Stored items
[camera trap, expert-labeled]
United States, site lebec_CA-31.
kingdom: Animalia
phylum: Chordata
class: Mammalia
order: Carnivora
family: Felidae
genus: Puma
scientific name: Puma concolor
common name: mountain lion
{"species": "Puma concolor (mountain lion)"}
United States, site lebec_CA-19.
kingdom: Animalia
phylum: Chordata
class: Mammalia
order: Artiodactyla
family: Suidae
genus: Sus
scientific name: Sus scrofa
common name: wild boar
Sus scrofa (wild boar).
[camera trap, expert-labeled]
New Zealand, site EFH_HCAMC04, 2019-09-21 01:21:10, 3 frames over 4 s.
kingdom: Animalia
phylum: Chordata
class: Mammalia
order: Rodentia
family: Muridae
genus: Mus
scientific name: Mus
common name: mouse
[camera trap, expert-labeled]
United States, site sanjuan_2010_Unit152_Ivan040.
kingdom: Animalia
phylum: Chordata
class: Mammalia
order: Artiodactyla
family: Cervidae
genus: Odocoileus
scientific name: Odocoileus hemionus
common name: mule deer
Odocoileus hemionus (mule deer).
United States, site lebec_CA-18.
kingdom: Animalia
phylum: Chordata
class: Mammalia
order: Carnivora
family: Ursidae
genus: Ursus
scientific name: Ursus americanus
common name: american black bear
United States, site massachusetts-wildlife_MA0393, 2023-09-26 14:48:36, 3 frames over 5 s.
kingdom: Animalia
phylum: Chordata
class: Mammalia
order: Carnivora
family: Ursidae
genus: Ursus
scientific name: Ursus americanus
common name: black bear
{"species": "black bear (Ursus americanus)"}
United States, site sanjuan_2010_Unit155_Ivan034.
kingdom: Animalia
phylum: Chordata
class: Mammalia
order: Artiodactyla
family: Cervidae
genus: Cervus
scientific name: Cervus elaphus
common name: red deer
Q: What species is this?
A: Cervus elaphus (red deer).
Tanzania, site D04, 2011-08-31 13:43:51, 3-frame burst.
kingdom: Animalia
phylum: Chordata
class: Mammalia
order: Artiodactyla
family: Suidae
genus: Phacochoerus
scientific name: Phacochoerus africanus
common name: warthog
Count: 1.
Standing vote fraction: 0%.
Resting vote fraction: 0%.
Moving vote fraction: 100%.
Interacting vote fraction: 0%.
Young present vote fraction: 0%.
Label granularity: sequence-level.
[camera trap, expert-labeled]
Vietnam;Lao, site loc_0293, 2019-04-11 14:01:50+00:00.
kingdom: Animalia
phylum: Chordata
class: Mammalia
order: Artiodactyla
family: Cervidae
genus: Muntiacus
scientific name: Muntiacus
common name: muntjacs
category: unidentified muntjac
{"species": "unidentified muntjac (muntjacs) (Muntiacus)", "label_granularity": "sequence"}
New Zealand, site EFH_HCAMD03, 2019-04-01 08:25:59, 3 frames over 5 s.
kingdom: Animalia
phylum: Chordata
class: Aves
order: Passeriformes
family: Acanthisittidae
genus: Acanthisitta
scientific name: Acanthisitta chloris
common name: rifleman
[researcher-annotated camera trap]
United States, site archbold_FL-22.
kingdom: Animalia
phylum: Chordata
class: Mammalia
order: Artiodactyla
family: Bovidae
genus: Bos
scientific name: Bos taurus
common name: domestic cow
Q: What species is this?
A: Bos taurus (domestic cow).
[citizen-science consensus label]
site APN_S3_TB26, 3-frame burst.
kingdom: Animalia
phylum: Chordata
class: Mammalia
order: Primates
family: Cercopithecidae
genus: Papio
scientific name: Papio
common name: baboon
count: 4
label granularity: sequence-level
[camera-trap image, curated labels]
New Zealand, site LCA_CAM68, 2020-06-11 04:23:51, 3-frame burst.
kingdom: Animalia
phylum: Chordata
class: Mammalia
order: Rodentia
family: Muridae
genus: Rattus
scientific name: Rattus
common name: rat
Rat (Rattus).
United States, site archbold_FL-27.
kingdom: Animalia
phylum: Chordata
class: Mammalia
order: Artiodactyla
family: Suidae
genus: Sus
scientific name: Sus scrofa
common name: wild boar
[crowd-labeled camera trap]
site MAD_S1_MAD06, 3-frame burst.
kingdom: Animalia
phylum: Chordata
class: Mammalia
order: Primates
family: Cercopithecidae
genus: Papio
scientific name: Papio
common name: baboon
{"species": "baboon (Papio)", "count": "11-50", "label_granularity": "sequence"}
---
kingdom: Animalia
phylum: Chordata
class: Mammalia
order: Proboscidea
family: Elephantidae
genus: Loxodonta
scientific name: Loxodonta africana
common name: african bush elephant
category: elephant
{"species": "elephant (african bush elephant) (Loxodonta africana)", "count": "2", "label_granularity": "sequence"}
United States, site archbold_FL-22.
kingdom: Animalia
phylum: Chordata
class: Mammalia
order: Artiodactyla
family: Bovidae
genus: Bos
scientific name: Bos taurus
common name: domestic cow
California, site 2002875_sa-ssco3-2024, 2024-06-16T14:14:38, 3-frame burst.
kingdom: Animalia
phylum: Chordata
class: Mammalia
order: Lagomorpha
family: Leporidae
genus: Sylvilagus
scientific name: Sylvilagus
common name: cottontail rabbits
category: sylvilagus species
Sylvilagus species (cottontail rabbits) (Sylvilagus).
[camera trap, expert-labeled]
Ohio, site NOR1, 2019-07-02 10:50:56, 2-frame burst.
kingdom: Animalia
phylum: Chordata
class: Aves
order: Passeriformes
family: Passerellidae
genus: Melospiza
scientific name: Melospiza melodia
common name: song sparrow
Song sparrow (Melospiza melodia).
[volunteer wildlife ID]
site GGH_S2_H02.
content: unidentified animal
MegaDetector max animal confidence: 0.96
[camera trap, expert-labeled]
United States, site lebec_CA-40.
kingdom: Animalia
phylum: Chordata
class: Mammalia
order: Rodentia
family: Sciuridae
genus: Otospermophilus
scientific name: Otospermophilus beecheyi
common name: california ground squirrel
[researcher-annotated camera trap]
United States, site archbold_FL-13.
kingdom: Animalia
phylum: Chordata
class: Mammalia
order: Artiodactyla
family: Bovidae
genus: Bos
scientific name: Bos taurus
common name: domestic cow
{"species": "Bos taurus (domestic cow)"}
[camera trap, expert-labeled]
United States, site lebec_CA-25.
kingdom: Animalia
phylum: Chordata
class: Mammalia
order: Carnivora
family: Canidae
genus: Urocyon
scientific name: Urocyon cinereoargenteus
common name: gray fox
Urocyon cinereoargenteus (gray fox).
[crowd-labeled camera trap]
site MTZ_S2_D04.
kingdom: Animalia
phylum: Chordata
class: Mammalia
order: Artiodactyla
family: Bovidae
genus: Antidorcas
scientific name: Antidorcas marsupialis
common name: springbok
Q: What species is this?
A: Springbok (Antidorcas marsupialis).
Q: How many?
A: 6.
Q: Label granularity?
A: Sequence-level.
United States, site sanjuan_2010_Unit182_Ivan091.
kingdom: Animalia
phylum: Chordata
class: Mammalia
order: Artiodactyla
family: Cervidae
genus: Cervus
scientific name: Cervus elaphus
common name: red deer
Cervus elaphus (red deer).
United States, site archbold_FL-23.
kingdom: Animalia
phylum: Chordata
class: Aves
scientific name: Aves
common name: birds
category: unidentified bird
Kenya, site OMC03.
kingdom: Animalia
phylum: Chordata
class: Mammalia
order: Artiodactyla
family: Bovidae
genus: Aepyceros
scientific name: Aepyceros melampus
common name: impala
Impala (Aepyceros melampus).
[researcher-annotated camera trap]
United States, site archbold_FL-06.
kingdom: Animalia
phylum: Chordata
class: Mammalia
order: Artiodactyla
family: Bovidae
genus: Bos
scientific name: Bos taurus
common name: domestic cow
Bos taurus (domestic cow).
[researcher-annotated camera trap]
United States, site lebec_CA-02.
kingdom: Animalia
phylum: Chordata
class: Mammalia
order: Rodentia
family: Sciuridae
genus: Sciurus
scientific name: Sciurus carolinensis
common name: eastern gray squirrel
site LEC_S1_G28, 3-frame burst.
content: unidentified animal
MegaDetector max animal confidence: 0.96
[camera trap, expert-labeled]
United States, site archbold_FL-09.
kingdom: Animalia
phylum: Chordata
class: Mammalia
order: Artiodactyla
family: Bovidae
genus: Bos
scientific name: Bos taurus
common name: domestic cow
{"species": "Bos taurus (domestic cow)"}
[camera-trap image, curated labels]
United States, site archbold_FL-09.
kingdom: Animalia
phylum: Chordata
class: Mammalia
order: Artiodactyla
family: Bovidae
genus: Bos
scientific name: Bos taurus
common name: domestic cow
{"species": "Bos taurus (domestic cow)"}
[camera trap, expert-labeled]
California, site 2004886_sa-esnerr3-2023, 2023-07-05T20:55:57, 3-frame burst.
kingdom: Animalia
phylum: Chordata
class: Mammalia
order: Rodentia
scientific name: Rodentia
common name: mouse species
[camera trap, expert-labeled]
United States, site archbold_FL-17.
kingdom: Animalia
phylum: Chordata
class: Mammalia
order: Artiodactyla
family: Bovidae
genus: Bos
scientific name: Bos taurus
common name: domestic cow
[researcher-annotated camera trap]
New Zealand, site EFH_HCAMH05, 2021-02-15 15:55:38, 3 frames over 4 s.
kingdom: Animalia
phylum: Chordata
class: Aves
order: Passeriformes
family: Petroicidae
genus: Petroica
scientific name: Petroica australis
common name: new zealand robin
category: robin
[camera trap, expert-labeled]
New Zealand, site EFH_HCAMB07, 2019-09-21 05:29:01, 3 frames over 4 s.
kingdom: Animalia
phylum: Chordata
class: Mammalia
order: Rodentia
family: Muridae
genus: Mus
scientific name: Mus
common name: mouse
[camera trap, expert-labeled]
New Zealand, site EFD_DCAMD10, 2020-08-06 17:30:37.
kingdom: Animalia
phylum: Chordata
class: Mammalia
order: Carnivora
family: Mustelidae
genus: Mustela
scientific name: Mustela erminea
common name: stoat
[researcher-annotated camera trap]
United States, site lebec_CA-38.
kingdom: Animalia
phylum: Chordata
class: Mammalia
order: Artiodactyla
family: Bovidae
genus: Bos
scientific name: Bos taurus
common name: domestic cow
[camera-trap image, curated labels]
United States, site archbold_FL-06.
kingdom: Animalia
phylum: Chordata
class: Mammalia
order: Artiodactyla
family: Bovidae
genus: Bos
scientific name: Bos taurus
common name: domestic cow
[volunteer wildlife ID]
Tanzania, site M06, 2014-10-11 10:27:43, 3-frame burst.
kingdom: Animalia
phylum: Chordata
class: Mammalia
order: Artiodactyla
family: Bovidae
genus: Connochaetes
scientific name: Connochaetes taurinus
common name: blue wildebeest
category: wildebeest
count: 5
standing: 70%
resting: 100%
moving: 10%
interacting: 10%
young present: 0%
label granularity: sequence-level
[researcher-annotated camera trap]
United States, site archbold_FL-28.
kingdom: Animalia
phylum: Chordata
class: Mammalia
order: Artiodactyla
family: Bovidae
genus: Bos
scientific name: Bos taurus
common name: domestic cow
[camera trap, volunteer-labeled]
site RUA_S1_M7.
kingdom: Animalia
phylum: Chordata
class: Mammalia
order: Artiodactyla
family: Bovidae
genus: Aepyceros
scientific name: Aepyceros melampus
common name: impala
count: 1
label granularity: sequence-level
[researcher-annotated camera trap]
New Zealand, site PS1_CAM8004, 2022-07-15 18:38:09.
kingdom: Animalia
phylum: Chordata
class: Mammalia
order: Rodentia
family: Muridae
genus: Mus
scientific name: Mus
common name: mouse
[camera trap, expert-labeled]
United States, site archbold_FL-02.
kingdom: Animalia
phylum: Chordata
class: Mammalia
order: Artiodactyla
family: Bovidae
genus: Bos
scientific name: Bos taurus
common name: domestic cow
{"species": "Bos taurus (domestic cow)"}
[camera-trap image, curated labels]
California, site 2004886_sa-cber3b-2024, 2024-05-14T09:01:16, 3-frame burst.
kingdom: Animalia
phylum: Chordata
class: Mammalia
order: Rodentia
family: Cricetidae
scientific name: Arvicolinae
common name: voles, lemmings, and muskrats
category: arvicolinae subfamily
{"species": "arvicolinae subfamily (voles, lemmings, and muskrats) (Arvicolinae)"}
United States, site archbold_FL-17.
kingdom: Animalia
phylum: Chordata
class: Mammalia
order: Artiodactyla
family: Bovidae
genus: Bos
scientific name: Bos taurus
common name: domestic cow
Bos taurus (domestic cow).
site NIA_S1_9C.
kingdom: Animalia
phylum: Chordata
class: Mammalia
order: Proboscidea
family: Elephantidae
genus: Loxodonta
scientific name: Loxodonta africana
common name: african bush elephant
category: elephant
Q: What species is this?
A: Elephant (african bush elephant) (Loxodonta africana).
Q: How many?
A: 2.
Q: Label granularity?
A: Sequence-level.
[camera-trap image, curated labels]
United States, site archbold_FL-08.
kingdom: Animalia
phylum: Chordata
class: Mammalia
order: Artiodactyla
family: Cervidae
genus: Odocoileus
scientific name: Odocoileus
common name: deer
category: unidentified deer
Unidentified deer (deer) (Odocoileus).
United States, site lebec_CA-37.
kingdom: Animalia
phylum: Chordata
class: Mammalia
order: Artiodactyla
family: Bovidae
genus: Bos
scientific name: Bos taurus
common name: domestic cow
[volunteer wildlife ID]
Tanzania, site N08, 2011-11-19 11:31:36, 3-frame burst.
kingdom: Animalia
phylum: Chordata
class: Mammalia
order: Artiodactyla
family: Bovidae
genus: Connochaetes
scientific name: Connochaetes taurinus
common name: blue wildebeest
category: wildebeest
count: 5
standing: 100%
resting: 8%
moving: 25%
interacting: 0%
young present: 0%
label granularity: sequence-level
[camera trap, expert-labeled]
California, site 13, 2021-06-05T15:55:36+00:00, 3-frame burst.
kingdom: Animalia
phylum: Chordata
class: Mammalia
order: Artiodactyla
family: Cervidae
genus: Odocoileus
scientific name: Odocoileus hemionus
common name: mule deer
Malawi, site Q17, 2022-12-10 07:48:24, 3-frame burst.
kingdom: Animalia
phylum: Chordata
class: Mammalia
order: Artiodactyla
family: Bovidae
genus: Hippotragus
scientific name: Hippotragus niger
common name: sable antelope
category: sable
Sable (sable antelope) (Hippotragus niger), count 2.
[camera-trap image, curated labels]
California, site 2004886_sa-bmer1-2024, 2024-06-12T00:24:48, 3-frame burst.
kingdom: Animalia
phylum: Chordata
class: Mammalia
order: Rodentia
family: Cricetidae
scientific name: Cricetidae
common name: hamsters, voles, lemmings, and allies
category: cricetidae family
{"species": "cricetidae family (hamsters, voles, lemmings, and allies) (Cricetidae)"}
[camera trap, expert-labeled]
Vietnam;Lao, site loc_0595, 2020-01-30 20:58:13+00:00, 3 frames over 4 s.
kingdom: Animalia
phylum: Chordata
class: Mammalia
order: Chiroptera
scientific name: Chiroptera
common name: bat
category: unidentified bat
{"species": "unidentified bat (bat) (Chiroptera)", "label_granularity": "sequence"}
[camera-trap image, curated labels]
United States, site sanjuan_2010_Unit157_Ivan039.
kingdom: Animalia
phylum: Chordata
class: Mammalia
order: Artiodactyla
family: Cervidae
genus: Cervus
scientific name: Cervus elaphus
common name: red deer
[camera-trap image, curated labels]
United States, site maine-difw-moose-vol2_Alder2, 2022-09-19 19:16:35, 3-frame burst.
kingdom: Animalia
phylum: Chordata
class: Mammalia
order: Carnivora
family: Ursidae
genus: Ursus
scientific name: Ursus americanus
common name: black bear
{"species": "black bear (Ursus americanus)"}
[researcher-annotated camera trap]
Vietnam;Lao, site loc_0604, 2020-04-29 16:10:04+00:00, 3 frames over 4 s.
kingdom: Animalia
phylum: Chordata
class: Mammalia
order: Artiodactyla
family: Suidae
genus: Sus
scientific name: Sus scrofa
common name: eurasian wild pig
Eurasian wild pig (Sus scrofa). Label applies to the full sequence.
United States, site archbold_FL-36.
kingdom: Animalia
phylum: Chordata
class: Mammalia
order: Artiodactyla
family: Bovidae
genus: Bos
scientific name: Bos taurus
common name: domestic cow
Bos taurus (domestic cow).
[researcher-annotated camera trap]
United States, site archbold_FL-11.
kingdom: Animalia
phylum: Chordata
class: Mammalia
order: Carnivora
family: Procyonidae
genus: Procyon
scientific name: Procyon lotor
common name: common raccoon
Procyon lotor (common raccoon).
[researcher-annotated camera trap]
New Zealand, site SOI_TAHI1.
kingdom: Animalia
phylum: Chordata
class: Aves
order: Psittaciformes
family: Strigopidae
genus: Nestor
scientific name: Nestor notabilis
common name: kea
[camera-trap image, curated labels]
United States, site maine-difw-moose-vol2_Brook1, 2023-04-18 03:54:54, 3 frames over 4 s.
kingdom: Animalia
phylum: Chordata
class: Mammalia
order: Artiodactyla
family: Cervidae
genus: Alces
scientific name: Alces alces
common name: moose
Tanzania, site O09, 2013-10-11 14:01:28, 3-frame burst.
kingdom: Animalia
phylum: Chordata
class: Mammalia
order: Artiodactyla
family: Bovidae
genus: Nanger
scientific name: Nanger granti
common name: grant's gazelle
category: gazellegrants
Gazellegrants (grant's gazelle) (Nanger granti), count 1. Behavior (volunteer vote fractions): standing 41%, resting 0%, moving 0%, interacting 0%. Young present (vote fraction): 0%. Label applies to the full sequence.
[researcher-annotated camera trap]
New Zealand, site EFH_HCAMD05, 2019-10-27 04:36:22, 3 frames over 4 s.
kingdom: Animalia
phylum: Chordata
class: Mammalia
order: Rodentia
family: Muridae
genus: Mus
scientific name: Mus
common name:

=== Instructions to follow ===
Collect each line of the entries that has the word "africana", copying it in full.

=== Answer to this exercise ===
scientific name: Loxodonta africana
{"species": "elephant (african bush elephant) (Loxodonta africana)", "count": "2", "label_granularity": "sequence"}
scientific name: Loxodonta africana
A: Elephant (african bush elephant) (Loxodonta africana).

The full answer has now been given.